Dataset records
▬▬▬▬▬▬
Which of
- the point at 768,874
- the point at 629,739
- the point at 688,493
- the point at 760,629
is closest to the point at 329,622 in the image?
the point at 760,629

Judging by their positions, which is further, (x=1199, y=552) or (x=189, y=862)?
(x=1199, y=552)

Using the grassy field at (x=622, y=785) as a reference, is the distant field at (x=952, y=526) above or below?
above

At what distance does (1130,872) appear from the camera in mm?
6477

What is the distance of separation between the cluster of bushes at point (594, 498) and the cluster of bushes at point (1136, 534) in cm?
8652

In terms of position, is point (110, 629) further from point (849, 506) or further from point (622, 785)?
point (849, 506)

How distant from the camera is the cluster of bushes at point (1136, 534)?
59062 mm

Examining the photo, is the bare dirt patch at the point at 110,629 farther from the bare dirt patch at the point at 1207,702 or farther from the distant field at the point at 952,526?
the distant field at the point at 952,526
▬▬▬▬▬▬
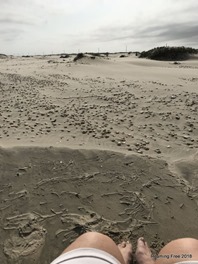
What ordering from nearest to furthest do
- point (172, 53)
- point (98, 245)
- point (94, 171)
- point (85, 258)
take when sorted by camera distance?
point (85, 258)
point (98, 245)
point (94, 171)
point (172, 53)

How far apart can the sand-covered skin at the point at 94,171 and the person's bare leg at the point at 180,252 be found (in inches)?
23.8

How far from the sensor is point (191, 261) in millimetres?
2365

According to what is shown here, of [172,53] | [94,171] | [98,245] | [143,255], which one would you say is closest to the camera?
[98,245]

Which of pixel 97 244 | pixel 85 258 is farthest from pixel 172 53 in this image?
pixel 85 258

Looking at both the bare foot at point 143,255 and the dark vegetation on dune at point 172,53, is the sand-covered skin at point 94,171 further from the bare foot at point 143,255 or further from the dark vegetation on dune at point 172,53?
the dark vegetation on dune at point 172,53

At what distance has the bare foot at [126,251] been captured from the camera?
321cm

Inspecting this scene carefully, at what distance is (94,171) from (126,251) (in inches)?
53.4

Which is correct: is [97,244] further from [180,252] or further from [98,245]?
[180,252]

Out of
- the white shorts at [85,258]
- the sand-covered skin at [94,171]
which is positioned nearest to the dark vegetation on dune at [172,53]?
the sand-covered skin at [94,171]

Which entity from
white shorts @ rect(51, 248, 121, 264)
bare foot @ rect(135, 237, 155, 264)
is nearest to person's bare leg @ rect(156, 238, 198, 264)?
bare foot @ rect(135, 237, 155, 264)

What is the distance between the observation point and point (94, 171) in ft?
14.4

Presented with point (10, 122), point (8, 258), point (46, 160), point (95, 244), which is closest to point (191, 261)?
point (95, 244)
▬▬▬▬▬▬
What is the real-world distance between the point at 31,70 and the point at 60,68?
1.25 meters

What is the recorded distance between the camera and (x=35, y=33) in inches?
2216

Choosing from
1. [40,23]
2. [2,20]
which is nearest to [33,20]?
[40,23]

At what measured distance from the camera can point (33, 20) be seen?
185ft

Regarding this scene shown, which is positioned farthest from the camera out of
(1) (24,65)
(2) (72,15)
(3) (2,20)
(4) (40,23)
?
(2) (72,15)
▬▬▬▬▬▬
Pick out every line in the rows above that contains the word "bushes", and copy each one.

What is the distance of separation between the cluster of bushes at point (594, 498) and the cluster of bushes at point (1136, 534) in cm?
How distant from the camera is the cluster of bushes at point (1136, 534)?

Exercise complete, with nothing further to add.